Background knowledge for face recognition here 

 Face Recognition system : Viaface

  ( previously efaceguard ) 

  Face Recognition is one of the most noble technology for security  and  HCI industry. It is based on the core techonology of  Computer  Vision,  Pattern Recognition,Machine learning and Image Processing  field.

 Samsung IT R&D Center made a 'Face Recognition System' in  2002  after 3 years of research . It was a proto-type, named  'ViaFace'.  Later, it is made over to Samsung Data System, then it  is used  various field and industry including one of huge apartment  franchise  'Raemian' and Some Mexico airport etc. This System consists of 2  types, Verification(1-1),Identification(1  -many or Survailance).  Verification system is used mostly in  entrance of apartment while  Identification system is used in some  company and public places like  airport to identify fraud from  general passengers.


  UI of Viaface At first, user need to register his or her normal  face  data to DB. After that, whenever the user stand front of  the camera  of Viaface, the system matches the user's facial  features,extracted from the  camera image, to registered  data.

Face Identification ( survailance system)

Face Verification

 What I've done : Face Detection

 I was responsible to Face detection algorithm module at IT R&D Center.  Even though I also envolved Recognition system,  somewhat, My major researching area was Face and Eye Detecting. Especially result of eye detection is very important to the result of  recognition process  

1. Face Detection :

    (97~98% success rate in FERET face set,    with very low    FAR(False Accept Ratio))
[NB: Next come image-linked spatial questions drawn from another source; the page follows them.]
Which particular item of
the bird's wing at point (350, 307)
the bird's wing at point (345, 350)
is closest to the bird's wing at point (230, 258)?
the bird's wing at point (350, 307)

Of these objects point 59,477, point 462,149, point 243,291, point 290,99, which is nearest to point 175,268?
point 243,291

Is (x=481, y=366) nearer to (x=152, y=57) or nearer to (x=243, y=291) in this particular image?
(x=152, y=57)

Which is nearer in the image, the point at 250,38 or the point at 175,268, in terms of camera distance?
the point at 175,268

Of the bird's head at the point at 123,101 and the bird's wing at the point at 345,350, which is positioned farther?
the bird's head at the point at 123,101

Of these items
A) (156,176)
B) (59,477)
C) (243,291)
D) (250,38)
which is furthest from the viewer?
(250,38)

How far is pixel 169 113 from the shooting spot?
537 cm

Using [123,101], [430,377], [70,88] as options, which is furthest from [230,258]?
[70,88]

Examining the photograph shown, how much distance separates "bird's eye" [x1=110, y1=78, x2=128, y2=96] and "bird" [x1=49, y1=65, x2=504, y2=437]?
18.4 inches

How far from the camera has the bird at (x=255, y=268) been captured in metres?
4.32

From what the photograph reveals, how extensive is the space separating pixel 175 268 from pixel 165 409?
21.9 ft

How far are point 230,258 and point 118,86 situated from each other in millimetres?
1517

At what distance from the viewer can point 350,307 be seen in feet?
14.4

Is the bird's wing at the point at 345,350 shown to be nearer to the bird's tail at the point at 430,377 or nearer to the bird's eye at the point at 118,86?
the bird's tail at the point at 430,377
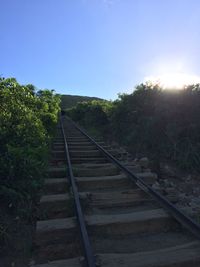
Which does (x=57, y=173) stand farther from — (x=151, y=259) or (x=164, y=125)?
(x=164, y=125)

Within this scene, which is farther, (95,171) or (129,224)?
(95,171)

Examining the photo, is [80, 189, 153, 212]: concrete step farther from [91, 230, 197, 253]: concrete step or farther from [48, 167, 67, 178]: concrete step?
[48, 167, 67, 178]: concrete step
  •Image Enhancement: Noise reduction of Input image    with various Histogram equalization. Better labeling of    eye-area in binary image via various filter including    Morphological operator.

  •Face Candidate Extraction: Worked to come up with a    multiple operator filter optimized through numerous    comparison tests between morphological operator which is    weak in eye with glasses but robust in illumination, and    2nd Gaussian filter that is relatively strong in illumination    but weak in glasses. On the other hand, I decided not to    use Neural network and Knowledge based extraction after    experiments and tests. That was because when compared    to the former, the later took more time for calculation,    leading to a failure of optimization for better output.

  •Face Verification (Face Candidate Qualification):    Face/Non-Face classification was applied. For this,    Principal Component Analysis (PCA: linear classification),    a classical method used mainly for recognition, Support    Vector Machine (SVM: non-linear classification) and    Mahalanobis Distance (MHD: calculating confidence with    reference image) were employed. After various tests, we    were able to get successful verification result by applying a    combination of each classification, or weighting.

  •Iris Localization: It was optimized after a lot of trial and    error based on iris segmentation using edge-based    Hough transform and 2ndGaussian filter.

Some detection test, it is supposed to robust on various gestures and various lighting environment

1-1 Eye detection in normal expression and normal environment


Real-time Detection in various expressioin


Real-time detection in dark environment and hiding eye-brows

2. Face Recognition :

 •Need for On-chip face detection Algorithm in camera

  : Manipulation of input image on a detection layer in a   real-time system could put load on the system. Therefore,   what I did was to have camera find out face candidate   area so that only that area can be equalized.

 •Recognition Algorithm: research of this initially started in   two tracks, and then later on it was converged.

   1) Start from Modular Eigenface: Local Feature Analysis       (LFA) and 2nd order statistics were used. And after that,       Elastic Bunch Graph Matching (EBGM) which used Garber       filter (8 direction, 5 size) was applied.

   2) Start from Dual Eigenspace: Independent Component      Analysis (ICA) was applied after calculating      within-between class covariance with Linear Discriminant      Analysis (LDA or fisherface). However, the result of      practical test was not as good as that of LFA method.

  3) Based on the tests, we decided to use combined vector      which is a convolution of both Eigenface and Fisherface

 •Compensation: I was able to get a variety of reference     faces using 3D model synthesis

What I've done : Color Segmentation

Skin Color Segmentation :

 •Need for fast eliminating non-face region made me research the   skin color segmentation.

  : The essential is to make an optimized LUT(Look Up Table) to  decide whether incoming pixel is skin color or not. To make LUT,  numerous skin & non-skin patch images and color informations  are trained. Then, 2 layered(skin/non-skin) array(LUT)accumulated in  HS dimension. After that, Distributions of 2 layer modified by 2 ways  -EM(Expectation Maximization) alg. or SOM(Self Organizing Mixture  model)-. When a pixel incomes, the pixel compared  between skin/non-skin mixture models, then it finally is confirmed  whether skin pixel or not.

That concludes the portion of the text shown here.